Embarassment of Riches



Those who know me know I am quite humble about what I do for a living. Part of it comes from the reality of being one of the lower most rungs in the radio personality totem pole (nothing to brag about there!) . Part of it, I recently came to realize is a feeling not unlike embarassment.

The discovery came late last week when my bro-in-law (who we all know as the Denver-travelling love of my beloved sister's life) treated me to lunch before "work". You will understand the use of quotes later. After our noshing, I offered him a tour of the studios I work out of. It was his first time ever seeing such a thing, and I gotta say the look on his face was much like that of a wide eyed child seeing an amusement park for the first time. He was in awe of all of the technology. After a turn on the green screen we huddled in my broadcast booth for a quick tutorial on all things Jennifer Roberts. Yes, I have an alias. I am that cool.

I opened up the PC, logged onto the appropriate screens and within about 5 minutes he had the rundown. See why I said quick? It only took me that short amout of time to lay out what I do. It wasn't "in a nutshell" it was the whole kit and kaboodle (who says that anymore?) and it took probably less than the aforementioned 5 minutes. He stayed for a few reports and when he asked what I did for the other 56 minutes of each hour that I wasn't actually on the air I told the truth; I search the web. That's my "work".

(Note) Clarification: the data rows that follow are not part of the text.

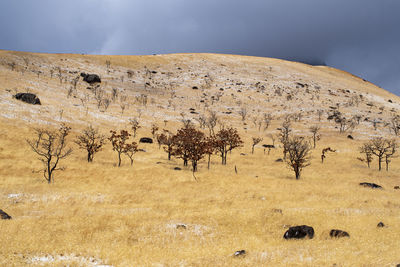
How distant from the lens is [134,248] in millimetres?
12547

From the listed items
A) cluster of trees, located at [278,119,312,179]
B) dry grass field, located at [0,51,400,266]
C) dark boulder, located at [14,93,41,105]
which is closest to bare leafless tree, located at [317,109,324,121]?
dry grass field, located at [0,51,400,266]

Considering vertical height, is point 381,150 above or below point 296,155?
above

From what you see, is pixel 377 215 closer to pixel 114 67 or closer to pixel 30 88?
pixel 30 88

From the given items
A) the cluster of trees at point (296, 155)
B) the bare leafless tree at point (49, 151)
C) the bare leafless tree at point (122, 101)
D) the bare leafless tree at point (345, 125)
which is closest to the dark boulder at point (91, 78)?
the bare leafless tree at point (122, 101)

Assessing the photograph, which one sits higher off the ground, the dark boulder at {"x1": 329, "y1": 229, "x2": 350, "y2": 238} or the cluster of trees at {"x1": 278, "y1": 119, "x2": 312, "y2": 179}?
the cluster of trees at {"x1": 278, "y1": 119, "x2": 312, "y2": 179}

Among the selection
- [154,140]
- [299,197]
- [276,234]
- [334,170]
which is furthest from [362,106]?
[276,234]

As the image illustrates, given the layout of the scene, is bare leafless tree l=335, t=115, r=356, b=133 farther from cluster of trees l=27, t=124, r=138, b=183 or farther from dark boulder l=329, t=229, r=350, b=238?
dark boulder l=329, t=229, r=350, b=238

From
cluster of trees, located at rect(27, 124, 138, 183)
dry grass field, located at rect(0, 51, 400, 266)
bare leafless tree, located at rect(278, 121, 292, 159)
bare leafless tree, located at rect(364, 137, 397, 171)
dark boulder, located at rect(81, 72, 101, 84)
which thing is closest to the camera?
dry grass field, located at rect(0, 51, 400, 266)

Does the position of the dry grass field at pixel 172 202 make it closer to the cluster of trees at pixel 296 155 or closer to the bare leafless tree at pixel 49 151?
the bare leafless tree at pixel 49 151

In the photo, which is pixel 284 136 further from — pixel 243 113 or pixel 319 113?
pixel 319 113

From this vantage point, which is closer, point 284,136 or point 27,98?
point 27,98

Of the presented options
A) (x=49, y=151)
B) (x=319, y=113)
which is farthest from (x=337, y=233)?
(x=319, y=113)

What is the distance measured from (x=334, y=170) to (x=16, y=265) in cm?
3804

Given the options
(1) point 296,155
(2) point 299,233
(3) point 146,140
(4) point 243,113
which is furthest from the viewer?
(4) point 243,113
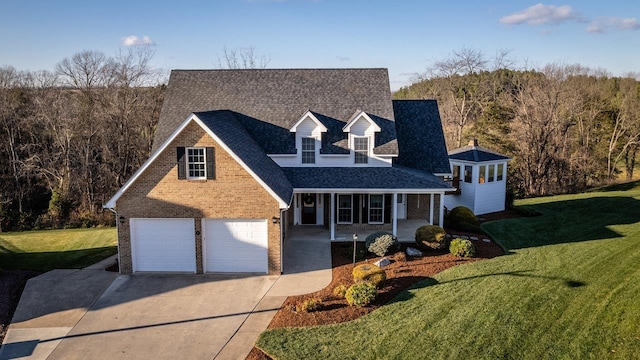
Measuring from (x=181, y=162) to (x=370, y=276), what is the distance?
8403mm

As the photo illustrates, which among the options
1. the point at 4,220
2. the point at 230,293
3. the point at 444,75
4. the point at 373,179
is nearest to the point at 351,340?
the point at 230,293

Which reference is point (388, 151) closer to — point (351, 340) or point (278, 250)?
point (278, 250)

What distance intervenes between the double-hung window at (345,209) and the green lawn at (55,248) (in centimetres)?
1135

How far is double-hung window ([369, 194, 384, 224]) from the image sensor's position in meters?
23.2

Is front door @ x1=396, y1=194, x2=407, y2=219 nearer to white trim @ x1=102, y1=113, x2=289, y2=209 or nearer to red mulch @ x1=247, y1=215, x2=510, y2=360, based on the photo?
red mulch @ x1=247, y1=215, x2=510, y2=360

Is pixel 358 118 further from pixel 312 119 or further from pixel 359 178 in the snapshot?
pixel 359 178

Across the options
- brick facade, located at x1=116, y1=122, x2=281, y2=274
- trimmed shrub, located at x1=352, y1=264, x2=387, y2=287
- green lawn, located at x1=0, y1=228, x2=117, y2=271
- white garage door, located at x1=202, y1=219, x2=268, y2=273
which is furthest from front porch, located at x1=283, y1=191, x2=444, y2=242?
green lawn, located at x1=0, y1=228, x2=117, y2=271

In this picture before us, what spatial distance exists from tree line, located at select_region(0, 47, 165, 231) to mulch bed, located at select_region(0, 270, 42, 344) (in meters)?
13.3

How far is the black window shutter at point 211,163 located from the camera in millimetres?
17453

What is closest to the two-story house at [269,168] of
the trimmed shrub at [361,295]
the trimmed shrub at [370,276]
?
the trimmed shrub at [370,276]

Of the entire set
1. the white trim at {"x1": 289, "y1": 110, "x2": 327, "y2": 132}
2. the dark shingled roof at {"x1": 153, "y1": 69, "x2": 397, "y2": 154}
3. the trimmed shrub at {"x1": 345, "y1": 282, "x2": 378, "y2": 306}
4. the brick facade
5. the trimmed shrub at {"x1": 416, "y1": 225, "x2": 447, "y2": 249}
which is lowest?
the trimmed shrub at {"x1": 345, "y1": 282, "x2": 378, "y2": 306}

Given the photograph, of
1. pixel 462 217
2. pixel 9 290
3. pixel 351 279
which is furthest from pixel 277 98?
pixel 9 290

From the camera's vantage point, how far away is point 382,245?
1889 cm

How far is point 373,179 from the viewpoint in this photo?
2173cm
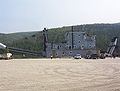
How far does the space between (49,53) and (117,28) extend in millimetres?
78736

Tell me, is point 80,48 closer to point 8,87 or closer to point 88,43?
point 88,43

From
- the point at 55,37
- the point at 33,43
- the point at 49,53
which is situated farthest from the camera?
the point at 55,37

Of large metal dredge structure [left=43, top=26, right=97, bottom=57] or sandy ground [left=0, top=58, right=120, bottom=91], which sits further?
large metal dredge structure [left=43, top=26, right=97, bottom=57]

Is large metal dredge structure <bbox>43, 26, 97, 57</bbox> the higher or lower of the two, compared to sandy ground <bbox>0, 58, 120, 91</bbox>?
higher

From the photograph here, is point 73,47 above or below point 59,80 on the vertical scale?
above

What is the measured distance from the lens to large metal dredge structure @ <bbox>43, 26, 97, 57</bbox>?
89.2 m

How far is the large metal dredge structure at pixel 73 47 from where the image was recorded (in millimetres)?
89188

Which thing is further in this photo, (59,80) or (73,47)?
(73,47)

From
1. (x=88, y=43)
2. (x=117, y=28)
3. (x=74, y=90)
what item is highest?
(x=117, y=28)

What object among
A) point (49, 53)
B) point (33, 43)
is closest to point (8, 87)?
point (49, 53)

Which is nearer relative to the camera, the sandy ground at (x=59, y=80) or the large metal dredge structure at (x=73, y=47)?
the sandy ground at (x=59, y=80)

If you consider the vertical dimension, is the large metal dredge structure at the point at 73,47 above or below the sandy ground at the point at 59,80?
above

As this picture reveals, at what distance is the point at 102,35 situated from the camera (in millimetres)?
139750

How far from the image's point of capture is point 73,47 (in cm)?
9131
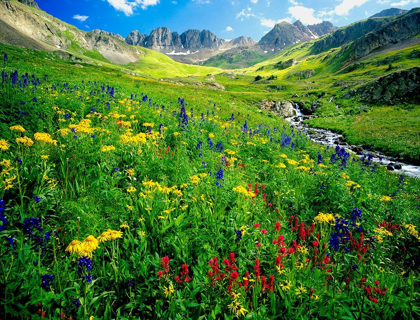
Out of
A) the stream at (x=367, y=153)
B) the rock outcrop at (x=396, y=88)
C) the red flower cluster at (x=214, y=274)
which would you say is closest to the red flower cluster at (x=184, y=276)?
the red flower cluster at (x=214, y=274)

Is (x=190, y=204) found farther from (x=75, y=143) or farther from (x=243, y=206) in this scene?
(x=75, y=143)

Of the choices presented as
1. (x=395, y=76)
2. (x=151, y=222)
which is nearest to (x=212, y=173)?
(x=151, y=222)

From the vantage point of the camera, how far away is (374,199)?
6.60 m

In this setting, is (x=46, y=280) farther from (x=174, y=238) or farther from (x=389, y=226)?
(x=389, y=226)

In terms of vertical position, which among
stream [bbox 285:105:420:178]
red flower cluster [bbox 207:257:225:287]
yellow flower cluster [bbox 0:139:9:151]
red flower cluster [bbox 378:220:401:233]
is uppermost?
yellow flower cluster [bbox 0:139:9:151]

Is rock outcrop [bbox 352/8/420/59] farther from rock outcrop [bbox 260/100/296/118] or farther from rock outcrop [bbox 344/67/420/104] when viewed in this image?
rock outcrop [bbox 260/100/296/118]

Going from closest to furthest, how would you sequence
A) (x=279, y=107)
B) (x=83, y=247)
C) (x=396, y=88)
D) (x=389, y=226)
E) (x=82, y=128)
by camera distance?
(x=83, y=247)
(x=82, y=128)
(x=389, y=226)
(x=396, y=88)
(x=279, y=107)

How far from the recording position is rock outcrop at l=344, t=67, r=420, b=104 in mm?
34750

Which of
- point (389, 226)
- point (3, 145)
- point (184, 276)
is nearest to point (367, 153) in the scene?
point (389, 226)

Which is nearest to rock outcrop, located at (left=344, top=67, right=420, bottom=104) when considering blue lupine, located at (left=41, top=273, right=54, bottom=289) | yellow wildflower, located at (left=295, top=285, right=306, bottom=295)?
yellow wildflower, located at (left=295, top=285, right=306, bottom=295)

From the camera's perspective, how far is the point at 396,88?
36.9m

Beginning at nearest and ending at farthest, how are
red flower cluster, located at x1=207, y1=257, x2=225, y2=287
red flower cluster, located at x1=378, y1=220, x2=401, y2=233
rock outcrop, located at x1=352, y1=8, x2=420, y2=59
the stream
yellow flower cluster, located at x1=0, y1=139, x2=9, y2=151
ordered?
red flower cluster, located at x1=207, y1=257, x2=225, y2=287 < yellow flower cluster, located at x1=0, y1=139, x2=9, y2=151 < red flower cluster, located at x1=378, y1=220, x2=401, y2=233 < the stream < rock outcrop, located at x1=352, y1=8, x2=420, y2=59

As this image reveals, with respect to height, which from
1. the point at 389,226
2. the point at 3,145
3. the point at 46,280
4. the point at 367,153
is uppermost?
the point at 3,145

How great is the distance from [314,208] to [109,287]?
19.4ft
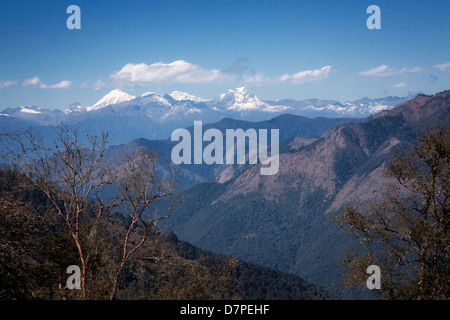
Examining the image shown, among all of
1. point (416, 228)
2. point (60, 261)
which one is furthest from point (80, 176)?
point (416, 228)

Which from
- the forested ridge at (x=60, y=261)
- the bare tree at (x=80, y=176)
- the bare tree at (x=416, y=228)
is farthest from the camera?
the bare tree at (x=416, y=228)

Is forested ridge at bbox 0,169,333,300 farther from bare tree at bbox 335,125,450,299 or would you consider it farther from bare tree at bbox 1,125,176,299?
bare tree at bbox 335,125,450,299

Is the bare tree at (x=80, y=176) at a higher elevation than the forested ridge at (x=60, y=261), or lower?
higher

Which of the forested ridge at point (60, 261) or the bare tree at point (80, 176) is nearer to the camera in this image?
the bare tree at point (80, 176)

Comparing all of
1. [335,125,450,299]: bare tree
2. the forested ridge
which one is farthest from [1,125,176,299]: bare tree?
[335,125,450,299]: bare tree

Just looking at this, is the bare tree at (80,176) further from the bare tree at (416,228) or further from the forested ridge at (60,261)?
the bare tree at (416,228)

Surfing the web gets me up to speed on all things pop culture and often leads to topics of discussion on the air with or with out me participating. I help one of the hosts I work with find stuff to talk about. But really, I would be doing that anyway as a self-titled gossip column junkie. I felt so guilty! This man has been spending more time looking for a new job after getting laid off a few months back that I have actually spent working probably all year! That guilt led to a discussion with hubby about the guilt and the guilt I had for feeling guilty.....

The point of all of this is not to be self-indulgent..."look at poor little me with nothing to do, getting paid for it, blah blah blah" but rather to shout it out that I am L-U-C-K-Y! Not a whole lot of other folks get the chance to feel guilty about getting paid to have fun. It has been like a dirty little secret I liked to keep to myself, except now my B-I-L saw it with his own eyes and now the cat is out of the bag. In a world of bad news, its my piece of good.

1 comment:

  1. Let's not forget that you had plenty of personal struggles and dues paying to do, not to mention hard work to get to this "lucky" place you are now. Don't sell yourself short my lady. Any reward worth having took hours of pain and sacrifice to have. Eddie delights in your success and is proud to have you as a sister. He skips the whole "in law" part.